The common practice for many districts is to address allergy needs in the form of a written health plan developed in conjunction with the student’s physician and school nursing staff. In conjunction with this, IEPs are often updated to include information about the allergy and its impact on the student’s education or placement. But, for parents who understandably want nothing short of a guarantee of their children’s safety, the question inevitably arises as to whether the IDEA requires schools to do more? In the recent decision, Barney v. Akron Bd. of Educ, 2019 U.S. App. LEXIS 5437 (6th Cir. 2019), the Sixth Circuit says “no.”

In Barney, an IDEA-eligible student had a peanut allergy for which the school had developed a written health plan. Among other things, it called for the limitation of peanut products in his classroom and permitted the provision of medication if a reaction occurred at school. His IEP also included information about the allergy and his health plan. Despite the precautions in the plan, food servers accidentally sent sealed containers of peanut butter to the student’s classroom on one occasion. A staff member in the room noticed the error early on and sent the student to another room to eat lunch as a precaution. Nonetheless, the parent came to school after learning of the incident, contended contra the observations of school staff that he was having an allergic reaction, and took him to the hospital. Notably, the record was silent as to whether the student was in fact diagnosed with a reaction at the hospital. Regardless, a few days later the parent withdrew the student from school and filed for an IDEA due process hearing..

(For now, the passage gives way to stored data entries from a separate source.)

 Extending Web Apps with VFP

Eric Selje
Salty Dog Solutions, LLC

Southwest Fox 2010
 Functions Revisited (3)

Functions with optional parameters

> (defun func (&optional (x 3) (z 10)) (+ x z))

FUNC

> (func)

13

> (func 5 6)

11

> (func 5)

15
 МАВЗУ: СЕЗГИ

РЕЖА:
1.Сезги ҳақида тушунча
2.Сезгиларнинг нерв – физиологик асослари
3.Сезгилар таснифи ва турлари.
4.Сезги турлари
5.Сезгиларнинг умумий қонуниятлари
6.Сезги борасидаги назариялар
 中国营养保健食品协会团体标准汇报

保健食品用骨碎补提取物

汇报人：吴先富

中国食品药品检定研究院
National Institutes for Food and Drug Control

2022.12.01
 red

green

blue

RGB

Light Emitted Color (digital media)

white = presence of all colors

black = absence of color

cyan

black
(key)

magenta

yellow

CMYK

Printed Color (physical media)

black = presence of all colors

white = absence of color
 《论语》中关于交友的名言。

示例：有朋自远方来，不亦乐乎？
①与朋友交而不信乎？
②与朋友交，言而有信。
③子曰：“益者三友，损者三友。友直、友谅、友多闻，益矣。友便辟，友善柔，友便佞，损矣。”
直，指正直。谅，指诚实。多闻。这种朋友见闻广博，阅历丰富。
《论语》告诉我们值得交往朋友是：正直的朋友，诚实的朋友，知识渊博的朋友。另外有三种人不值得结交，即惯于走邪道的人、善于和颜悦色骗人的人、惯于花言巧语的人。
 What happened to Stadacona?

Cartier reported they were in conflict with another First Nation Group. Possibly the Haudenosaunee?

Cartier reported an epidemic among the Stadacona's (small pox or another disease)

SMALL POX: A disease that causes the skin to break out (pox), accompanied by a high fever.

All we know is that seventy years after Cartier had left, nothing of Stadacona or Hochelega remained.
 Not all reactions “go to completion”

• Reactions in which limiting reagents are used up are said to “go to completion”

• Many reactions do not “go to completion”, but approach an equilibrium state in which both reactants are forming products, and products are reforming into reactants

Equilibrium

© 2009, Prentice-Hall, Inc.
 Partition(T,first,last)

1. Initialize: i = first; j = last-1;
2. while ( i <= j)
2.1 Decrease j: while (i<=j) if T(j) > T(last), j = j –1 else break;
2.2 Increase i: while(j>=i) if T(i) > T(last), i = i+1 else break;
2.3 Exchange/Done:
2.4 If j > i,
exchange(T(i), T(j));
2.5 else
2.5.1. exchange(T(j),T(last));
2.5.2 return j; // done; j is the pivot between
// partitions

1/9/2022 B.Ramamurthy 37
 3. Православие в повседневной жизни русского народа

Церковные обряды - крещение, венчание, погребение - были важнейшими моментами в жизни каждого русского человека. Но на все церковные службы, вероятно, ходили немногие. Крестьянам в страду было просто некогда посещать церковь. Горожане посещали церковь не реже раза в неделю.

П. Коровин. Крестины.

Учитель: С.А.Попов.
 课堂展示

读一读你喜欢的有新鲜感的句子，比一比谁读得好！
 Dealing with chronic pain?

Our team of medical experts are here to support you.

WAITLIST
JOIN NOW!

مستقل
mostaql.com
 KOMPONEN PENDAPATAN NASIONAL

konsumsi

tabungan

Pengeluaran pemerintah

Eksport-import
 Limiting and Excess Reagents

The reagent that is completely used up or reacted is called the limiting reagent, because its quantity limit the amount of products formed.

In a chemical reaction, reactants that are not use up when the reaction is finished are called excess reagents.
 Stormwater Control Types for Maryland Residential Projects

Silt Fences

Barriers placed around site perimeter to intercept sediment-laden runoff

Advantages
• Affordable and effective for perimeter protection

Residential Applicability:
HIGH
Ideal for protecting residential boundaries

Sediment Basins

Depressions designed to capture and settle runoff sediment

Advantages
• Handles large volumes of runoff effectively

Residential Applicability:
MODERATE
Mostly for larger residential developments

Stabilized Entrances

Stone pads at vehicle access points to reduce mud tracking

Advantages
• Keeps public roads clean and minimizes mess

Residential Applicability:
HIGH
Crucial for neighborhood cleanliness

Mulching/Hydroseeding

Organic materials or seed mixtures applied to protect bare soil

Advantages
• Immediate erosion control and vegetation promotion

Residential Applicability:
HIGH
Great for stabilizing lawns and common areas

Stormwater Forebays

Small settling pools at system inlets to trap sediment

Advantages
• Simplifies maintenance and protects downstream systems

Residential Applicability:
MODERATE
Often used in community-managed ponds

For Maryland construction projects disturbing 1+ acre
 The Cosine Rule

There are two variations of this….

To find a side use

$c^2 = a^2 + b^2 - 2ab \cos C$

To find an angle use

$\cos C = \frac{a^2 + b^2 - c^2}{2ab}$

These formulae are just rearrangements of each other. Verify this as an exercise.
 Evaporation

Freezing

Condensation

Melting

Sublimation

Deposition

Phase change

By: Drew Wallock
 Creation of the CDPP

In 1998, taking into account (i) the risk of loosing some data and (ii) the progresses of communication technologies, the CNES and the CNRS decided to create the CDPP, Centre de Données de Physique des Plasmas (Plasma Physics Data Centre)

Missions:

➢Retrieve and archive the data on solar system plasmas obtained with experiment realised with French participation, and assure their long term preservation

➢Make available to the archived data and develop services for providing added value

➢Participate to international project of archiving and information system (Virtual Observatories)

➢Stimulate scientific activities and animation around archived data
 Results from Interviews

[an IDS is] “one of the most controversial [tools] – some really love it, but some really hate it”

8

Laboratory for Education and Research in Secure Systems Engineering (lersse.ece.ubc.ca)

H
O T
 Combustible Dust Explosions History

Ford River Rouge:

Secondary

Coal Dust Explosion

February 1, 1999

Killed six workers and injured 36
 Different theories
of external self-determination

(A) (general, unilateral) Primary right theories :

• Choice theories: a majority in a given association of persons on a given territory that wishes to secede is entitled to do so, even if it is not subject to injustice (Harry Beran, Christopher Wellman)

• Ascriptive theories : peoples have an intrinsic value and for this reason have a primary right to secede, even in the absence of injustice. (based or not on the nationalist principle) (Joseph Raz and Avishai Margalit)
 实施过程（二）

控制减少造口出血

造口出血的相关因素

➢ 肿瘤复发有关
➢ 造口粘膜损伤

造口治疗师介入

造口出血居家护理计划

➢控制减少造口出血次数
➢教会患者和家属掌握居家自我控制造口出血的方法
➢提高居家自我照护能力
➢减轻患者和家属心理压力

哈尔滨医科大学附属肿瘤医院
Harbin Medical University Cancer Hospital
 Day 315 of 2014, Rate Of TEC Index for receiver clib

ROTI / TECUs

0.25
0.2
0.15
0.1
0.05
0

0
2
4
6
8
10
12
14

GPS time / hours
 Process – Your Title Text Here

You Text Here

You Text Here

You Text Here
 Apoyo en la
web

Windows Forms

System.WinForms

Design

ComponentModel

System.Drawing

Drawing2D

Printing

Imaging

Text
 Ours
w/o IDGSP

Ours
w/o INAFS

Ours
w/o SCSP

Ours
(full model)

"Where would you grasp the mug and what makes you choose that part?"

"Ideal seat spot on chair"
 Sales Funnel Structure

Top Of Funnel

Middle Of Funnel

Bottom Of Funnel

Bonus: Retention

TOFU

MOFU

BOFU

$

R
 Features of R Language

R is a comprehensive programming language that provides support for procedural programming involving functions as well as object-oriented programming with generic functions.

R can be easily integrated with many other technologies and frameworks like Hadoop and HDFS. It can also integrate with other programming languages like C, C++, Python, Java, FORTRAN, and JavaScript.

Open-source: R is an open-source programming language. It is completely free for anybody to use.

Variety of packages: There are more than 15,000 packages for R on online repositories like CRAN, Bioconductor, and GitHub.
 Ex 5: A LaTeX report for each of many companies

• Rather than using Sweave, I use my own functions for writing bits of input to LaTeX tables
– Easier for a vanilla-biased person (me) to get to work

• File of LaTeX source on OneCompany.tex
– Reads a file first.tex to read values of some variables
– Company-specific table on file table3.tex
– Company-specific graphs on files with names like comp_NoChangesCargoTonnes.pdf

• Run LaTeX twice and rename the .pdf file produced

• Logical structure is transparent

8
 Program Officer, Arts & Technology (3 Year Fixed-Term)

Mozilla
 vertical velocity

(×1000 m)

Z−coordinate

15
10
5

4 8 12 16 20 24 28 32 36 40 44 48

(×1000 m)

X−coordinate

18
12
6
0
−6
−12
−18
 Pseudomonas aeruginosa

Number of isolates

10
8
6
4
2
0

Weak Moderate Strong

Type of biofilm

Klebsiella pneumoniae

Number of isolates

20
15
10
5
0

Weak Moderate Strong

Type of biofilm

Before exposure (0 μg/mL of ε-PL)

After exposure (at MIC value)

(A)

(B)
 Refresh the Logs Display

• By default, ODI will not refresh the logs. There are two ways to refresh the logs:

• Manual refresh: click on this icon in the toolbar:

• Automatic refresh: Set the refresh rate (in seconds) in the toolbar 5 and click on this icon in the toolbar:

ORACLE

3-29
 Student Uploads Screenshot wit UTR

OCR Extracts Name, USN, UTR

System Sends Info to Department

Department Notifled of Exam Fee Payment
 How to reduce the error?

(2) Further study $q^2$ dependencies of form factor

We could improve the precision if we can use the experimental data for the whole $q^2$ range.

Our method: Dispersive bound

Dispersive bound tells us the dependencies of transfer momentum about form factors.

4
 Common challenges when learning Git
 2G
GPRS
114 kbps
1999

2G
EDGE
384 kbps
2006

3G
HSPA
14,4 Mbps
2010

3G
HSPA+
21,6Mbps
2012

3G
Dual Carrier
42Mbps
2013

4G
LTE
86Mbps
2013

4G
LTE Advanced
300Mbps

At every level of the proceedings, the parent’s claims were rejected. No procedural or substantive violations of the IDEA were found and the student’s health plan was found to be adequate. On appeal, the Sixth Circuit agreed. Citing the long-standing rule that a student’s IEP need only be “reasonably calculated” to provide educational benefit to satisfy the IDEA, the Court found that the allergy had been sufficiently addressed in the student’s IEP and health plan. In other words, the Court was not concerned that the school’s plan was not perfect because the student may have had a reaction at school. Rather, the Court was satisfied that the district’s plan appeared to make reasonable attempts to keep the student safe at school notwithstanding his allergy.

Although peanut and other allergies are common in public schools today, Barney is the first time that the Sixth Circuit has set a standard for accounting for student allergies under the IDEA. As such, this decision is critical becuase it will provide a road map for District Courts, hearing officers, and state-level review panels in deciding IDEA claims relating to student allergies in Kentucky, Tennessee, Ohio, and Michigan.